(86c) Unlocking Biomass Recalcitrance Using Lignin Based Ionic Liquids

Authors: 
Sun, N., Lawrence Berkeley National Laboratory
Lee, Y., Pulp and Paper Division, Domtar
Liang, L., Lawrence Berkeley National Laboratory
He, Q., Lawrence Berkeley National Laboratory
Pray, T., Lawrence Berkeley National Laboratory
Blauch, D., Davidson College
Socha, A., Bronx Community College – City University of New York
Certain types of ionic liquids (ILs) have shown great solvation power for biopolymers, resulting in remarkable biomass pretreatment efficiency for production of renewable fuels and chemicals. To date, the best performing IL cations such as imidazolium and cholinium, are derived from petroleum and/or natural gas. ILs derived from inexpensive and renewable sources are thus highly desirable.

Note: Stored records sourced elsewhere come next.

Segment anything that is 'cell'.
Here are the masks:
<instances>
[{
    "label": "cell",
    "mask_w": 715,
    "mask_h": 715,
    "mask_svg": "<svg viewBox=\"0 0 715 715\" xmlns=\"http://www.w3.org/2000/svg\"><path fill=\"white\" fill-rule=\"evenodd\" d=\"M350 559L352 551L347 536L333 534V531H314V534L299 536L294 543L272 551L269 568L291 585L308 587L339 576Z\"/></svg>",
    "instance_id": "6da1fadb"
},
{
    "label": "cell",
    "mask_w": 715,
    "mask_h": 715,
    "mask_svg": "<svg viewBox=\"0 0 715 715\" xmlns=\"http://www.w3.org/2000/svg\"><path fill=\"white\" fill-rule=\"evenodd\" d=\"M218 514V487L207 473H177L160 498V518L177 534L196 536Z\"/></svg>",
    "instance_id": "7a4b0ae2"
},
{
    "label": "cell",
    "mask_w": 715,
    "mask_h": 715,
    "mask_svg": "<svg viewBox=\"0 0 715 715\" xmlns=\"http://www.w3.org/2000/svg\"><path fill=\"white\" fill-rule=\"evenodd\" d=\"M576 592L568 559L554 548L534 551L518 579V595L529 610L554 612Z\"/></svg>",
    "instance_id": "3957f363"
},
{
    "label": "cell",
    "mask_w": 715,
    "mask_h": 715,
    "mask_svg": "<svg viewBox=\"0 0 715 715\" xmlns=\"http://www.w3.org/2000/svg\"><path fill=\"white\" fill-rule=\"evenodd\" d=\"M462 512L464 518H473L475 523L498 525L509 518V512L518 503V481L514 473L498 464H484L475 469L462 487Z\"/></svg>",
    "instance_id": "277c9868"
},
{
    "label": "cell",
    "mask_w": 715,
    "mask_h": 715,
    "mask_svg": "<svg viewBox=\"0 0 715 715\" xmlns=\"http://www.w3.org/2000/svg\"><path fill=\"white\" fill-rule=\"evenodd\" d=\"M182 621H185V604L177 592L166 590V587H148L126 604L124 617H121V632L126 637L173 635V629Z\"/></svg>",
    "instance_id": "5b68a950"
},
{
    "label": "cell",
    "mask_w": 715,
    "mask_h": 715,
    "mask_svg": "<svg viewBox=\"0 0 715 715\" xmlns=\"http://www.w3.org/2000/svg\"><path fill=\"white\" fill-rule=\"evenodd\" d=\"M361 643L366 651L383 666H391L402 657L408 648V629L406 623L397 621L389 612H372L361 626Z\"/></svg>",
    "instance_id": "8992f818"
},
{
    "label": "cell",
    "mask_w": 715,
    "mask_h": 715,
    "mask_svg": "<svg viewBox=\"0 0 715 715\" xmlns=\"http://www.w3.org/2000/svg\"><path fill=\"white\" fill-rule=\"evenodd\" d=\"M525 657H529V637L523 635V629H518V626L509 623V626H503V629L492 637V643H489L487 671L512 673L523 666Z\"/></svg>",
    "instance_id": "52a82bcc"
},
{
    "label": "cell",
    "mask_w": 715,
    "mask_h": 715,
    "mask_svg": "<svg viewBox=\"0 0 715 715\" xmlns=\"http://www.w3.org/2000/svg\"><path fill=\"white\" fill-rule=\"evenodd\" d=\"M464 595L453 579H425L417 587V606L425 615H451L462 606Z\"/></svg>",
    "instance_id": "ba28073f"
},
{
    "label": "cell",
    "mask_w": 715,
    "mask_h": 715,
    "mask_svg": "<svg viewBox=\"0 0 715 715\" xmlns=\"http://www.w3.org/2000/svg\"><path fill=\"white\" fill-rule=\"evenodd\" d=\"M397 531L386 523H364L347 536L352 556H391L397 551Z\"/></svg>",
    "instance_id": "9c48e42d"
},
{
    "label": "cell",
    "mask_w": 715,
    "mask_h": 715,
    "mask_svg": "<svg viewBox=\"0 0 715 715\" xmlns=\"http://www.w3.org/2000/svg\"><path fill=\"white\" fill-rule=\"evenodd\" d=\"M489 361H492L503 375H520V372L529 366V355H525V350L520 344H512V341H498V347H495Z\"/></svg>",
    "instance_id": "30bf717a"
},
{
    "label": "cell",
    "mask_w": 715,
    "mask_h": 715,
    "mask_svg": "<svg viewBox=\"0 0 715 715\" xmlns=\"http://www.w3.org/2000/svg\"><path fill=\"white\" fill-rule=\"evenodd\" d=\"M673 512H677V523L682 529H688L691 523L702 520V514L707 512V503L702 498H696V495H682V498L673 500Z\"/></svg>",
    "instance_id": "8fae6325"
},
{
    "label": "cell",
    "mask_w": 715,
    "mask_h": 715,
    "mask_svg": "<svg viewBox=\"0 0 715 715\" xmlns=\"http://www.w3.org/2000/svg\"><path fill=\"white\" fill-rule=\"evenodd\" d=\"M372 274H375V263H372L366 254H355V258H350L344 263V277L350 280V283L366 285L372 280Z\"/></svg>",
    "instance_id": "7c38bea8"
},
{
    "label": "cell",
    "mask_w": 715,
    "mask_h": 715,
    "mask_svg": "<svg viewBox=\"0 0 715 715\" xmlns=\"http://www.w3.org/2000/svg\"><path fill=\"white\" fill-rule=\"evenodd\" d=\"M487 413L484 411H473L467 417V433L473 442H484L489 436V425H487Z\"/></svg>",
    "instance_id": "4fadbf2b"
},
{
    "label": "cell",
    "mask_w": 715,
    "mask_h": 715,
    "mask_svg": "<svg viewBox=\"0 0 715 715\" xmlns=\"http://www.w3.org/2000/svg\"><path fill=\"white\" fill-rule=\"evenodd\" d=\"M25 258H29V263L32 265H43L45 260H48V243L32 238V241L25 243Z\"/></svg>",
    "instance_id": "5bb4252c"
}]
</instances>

Lignin is Earth’s most abundant, naturally-occurring aromatic polymer, and replacement of petroleum-based platforms with those derived from lignin represents a virtuous challenge for chemists.

Protic ILs prepared from benzaldehydes and furfural have demonstrated efficacy as pretreatment solvents, yielding over 85% fermentable sugars from switchgrass. We herein present the first synthesis and evaluation of quaternary benzylammonium ILs from vanillin and syringaldehyde, two major products of oxidative lignin depolymerization. Reductive amination with dialkylamines (C1-C6) followed by methylation with dimethyl carbonate was used to prepare a series of ILs, which were characterized and evaluated for their ability to pretreat switchgrass. Under mild and dilute conditions, certain ILs gave excellent pretreatment yields of fermentable sugars.